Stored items
(begin)

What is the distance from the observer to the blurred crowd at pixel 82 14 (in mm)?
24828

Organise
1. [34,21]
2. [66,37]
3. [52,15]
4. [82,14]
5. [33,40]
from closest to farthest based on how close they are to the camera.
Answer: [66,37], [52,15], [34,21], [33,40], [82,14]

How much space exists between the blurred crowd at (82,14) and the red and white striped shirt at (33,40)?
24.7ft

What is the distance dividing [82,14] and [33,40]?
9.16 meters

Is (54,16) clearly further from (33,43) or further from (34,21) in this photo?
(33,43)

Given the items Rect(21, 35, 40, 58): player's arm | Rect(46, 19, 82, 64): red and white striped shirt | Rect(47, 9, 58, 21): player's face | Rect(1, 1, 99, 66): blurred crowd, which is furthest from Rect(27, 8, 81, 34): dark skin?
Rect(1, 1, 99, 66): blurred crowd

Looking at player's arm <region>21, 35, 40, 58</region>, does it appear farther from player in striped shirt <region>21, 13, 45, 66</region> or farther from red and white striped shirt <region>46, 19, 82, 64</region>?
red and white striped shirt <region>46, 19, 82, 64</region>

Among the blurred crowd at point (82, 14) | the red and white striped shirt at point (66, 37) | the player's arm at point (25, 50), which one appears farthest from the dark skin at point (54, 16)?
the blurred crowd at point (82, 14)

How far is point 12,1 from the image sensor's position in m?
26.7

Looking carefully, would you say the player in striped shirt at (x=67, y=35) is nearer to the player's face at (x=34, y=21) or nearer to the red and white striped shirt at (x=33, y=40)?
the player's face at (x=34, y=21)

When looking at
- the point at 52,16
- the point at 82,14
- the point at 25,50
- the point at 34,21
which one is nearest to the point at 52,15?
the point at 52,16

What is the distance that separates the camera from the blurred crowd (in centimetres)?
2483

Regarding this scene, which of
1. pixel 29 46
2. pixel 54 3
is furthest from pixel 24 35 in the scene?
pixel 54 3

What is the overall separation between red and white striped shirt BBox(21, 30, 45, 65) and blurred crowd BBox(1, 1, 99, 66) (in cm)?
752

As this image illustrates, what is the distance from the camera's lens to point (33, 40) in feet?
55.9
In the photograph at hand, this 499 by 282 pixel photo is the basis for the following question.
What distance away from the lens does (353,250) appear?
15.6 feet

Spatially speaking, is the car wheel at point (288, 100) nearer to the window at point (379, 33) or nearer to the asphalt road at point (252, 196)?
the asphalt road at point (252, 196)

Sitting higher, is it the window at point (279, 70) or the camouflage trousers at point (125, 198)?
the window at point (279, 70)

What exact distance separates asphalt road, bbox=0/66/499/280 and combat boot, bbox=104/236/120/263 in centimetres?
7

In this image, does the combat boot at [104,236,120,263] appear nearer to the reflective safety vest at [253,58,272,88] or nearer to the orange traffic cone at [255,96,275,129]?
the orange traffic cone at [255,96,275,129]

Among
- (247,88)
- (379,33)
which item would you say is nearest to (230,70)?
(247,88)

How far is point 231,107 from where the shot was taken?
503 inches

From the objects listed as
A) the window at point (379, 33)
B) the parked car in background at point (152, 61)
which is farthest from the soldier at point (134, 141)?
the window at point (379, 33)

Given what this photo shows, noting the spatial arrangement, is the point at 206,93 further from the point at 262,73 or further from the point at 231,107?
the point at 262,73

(end)

STATED TASK: Edit the listing above so that every "combat boot" becomes "army boot", and reproduce it in full with nothing else changed.

FINAL RESULT:
What is the distance from the observer to the blurred crowd at pixel 82 14 (in mm)?
24828

Organise
1. [34,21]
2. [66,37]
3. [52,15]
4. [82,14]
5. [33,40]
from closest to farthest based on how close they are to the camera.
Answer: [66,37], [52,15], [34,21], [33,40], [82,14]

How much space exists between the blurred crowd at (82,14) and the red and white striped shirt at (33,40)?
24.7ft

What is the distance dividing [82,14] and [33,40]?
9.16 meters

Is (54,16) clearly further from (33,43) or further from (34,21) in this photo?
(33,43)

Given the items Rect(21, 35, 40, 58): player's arm | Rect(46, 19, 82, 64): red and white striped shirt | Rect(47, 9, 58, 21): player's face | Rect(1, 1, 99, 66): blurred crowd, which is furthest from Rect(27, 8, 81, 34): dark skin?
Rect(1, 1, 99, 66): blurred crowd

Looking at player's arm <region>21, 35, 40, 58</region>, does it appear farther from player in striped shirt <region>21, 13, 45, 66</region> or farther from red and white striped shirt <region>46, 19, 82, 64</region>?
red and white striped shirt <region>46, 19, 82, 64</region>

Among the blurred crowd at point (82, 14) | the red and white striped shirt at point (66, 37) | the player's arm at point (25, 50), which one appears farthest from the dark skin at point (54, 16)?
the blurred crowd at point (82, 14)

How far is point 12,1 from the image sensor's position in m?
26.7

Looking carefully, would you say the player in striped shirt at (x=67, y=35) is nearer to the player's face at (x=34, y=21) or nearer to the red and white striped shirt at (x=33, y=40)?
the player's face at (x=34, y=21)

When looking at
- the point at 52,16
- the point at 82,14
- the point at 25,50
- the point at 34,21
which one is nearest to the point at 52,15?
the point at 52,16

What is the distance that separates the camera from the blurred crowd (in centimetres)?
2483

Regarding this scene, which of
1. pixel 29 46
2. pixel 54 3
is furthest from pixel 24 35 in the scene?
pixel 54 3

What is the overall separation between red and white striped shirt BBox(21, 30, 45, 65) and blurred crowd BBox(1, 1, 99, 66) (in cm)?
752

As this image illustrates, what is the distance from the camera's lens to point (33, 40) in feet?
55.9
In the photograph at hand, this 499 by 282 pixel photo is the basis for the following question.
What distance away from the lens does (353,250) appear?
15.6 feet

Spatially speaking, is the car wheel at point (288, 100) nearer to the window at point (379, 33) or nearer to the asphalt road at point (252, 196)?
the asphalt road at point (252, 196)

Sitting higher, is it the window at point (279, 70) or the camouflage trousers at point (125, 198)?
the window at point (279, 70)

What exact distance separates asphalt road, bbox=0/66/499/280 and army boot, bbox=104/236/120/263 in centimetres?
7

In this image, does the army boot at [104,236,120,263] appear nearer to the reflective safety vest at [253,58,272,88] or nearer to the orange traffic cone at [255,96,275,129]?
the orange traffic cone at [255,96,275,129]

Among
- (247,88)
- (379,33)
which item would you say is nearest to (230,70)?
(247,88)

How far is point 231,107 from where the shot was taken?
503 inches

From the objects listed as
A) the window at point (379, 33)
B) the parked car in background at point (152, 61)
which is farthest from the soldier at point (134, 141)?
the window at point (379, 33)

Given what this photo shows, noting the spatial arrangement, is the point at 206,93 further from the point at 262,73 or further from the point at 231,107?
the point at 262,73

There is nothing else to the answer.